### Task instructions:
Reproduce the data below line for line, with every character unchanged.

### Data lines:
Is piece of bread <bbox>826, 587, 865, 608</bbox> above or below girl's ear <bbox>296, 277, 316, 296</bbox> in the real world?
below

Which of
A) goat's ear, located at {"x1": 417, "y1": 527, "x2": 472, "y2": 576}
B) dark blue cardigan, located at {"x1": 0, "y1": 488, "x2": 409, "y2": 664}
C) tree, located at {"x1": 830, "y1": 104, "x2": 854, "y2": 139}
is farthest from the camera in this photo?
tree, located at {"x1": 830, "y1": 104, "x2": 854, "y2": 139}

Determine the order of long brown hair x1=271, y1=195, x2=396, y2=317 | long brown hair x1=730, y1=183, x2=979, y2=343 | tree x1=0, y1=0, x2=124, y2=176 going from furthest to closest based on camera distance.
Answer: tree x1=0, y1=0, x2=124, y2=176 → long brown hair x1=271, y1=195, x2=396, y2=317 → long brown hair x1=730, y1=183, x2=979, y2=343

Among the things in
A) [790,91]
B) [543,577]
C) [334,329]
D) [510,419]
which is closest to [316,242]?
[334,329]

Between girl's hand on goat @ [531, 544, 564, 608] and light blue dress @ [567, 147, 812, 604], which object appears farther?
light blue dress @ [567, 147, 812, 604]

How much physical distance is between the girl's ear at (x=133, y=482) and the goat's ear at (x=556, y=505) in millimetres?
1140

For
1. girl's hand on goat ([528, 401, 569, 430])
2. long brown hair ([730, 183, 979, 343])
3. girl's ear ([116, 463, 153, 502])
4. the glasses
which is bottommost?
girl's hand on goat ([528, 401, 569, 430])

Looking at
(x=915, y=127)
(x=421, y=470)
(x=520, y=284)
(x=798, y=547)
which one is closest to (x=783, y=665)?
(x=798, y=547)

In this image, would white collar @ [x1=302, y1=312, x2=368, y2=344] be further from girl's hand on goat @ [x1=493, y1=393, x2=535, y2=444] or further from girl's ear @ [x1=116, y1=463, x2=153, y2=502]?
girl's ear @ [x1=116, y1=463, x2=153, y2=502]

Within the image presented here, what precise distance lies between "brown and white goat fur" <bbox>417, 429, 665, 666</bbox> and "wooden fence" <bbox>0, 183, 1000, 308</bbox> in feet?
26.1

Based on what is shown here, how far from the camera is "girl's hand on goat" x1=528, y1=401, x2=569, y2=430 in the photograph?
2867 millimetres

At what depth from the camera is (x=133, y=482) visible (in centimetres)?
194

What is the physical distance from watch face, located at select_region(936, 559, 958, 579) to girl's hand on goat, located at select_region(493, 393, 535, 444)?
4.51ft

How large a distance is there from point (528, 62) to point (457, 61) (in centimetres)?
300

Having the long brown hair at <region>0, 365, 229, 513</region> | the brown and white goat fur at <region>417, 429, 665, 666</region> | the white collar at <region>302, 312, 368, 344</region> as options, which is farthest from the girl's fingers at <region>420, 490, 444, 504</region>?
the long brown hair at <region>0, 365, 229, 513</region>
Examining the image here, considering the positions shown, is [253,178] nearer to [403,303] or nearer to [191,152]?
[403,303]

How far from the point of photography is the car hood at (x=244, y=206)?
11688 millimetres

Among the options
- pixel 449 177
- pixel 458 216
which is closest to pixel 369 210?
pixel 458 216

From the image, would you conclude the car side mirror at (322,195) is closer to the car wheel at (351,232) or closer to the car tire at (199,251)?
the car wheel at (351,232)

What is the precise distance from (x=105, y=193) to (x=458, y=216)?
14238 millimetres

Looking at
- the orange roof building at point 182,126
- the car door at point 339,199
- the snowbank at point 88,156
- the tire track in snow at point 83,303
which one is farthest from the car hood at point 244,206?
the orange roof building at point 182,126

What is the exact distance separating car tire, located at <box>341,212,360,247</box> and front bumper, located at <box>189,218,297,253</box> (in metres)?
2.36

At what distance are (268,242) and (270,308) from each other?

### Problem solution:
Is piece of bread <bbox>826, 587, 865, 608</bbox> above or below girl's ear <bbox>296, 277, 316, 296</bbox> in the real world?
below

Which of
A) goat's ear, located at {"x1": 417, "y1": 527, "x2": 472, "y2": 576}
B) dark blue cardigan, located at {"x1": 0, "y1": 488, "x2": 409, "y2": 664}
C) tree, located at {"x1": 830, "y1": 104, "x2": 854, "y2": 139}
is farthest from the camera in this photo?
tree, located at {"x1": 830, "y1": 104, "x2": 854, "y2": 139}

Determine the order of long brown hair x1=271, y1=195, x2=396, y2=317 | long brown hair x1=730, y1=183, x2=979, y2=343 | tree x1=0, y1=0, x2=124, y2=176 going from furthest to closest based on camera distance.
Answer: tree x1=0, y1=0, x2=124, y2=176 → long brown hair x1=271, y1=195, x2=396, y2=317 → long brown hair x1=730, y1=183, x2=979, y2=343

Among the things in
A) [790,91]
B) [543,577]
C) [334,329]
D) [510,419]
which is closest to [316,242]?
[334,329]

Between girl's hand on goat @ [531, 544, 564, 608] and light blue dress @ [567, 147, 812, 604], which object appears farther?
light blue dress @ [567, 147, 812, 604]

How much physical distance is between the girl's ear at (x=133, y=482) and the goat's ear at (x=556, y=505) in millimetres?
1140

For
1. girl's hand on goat ([528, 401, 569, 430])
2. long brown hair ([730, 183, 979, 343])
3. girl's ear ([116, 463, 153, 502])
4. the glasses
which is bottommost?
girl's hand on goat ([528, 401, 569, 430])

Looking at
(x=915, y=127)
(x=421, y=470)
(x=520, y=284)
(x=798, y=547)
which one is closest to (x=783, y=665)?
(x=798, y=547)

In this image, would white collar @ [x1=302, y1=312, x2=368, y2=344] be further from girl's hand on goat @ [x1=493, y1=393, x2=535, y2=444] or further from girl's ear @ [x1=116, y1=463, x2=153, y2=502]?
girl's ear @ [x1=116, y1=463, x2=153, y2=502]

Within the image presented here, what precise distance lies between "brown and white goat fur" <bbox>417, 429, 665, 666</bbox> and "wooden fence" <bbox>0, 183, 1000, 308</bbox> in feet?
26.1

Based on what is shown here, how far from the camera is "girl's hand on goat" x1=528, y1=401, x2=569, y2=430 in the photograph?
2867 millimetres

At what depth from the camera is (x=133, y=482) visible (in centimetres)?
194

What is the physical distance from watch face, located at select_region(936, 559, 958, 579) to girl's hand on goat, located at select_region(493, 393, 535, 444)?
4.51ft

How large a distance is there from point (528, 62) to point (457, 61) (in centimetres)?
300

Having the long brown hair at <region>0, 365, 229, 513</region> | the brown and white goat fur at <region>417, 429, 665, 666</region> | the white collar at <region>302, 312, 368, 344</region> as options, which is farthest from the girl's fingers at <region>420, 490, 444, 504</region>?
the long brown hair at <region>0, 365, 229, 513</region>
Examining the image here, considering the positions shown, is [253,178] nearer to [403,303] or nearer to [191,152]?
[403,303]

How far from the point of photography is the car hood at (x=244, y=206)?
11688 millimetres

Among the options
- pixel 449 177
- pixel 458 216
which is closest to pixel 369 210?
pixel 458 216

From the image, would you conclude the car side mirror at (322,195) is closer to the car wheel at (351,232) or closer to the car tire at (199,251)?
the car wheel at (351,232)

What is the precise distance from (x=105, y=193) to (x=458, y=216)?
14238 millimetres

Looking at
- the orange roof building at point 182,126
- the car door at point 339,199
- the snowbank at point 88,156
- the tire track in snow at point 83,303
which one is farthest from the car hood at point 244,206?
the orange roof building at point 182,126

What is the exact distance separating car tire, located at <box>341,212,360,247</box> and front bumper, located at <box>189,218,297,253</box> (in metres)?
2.36

At what distance are (268,242) and (270,308) from each other?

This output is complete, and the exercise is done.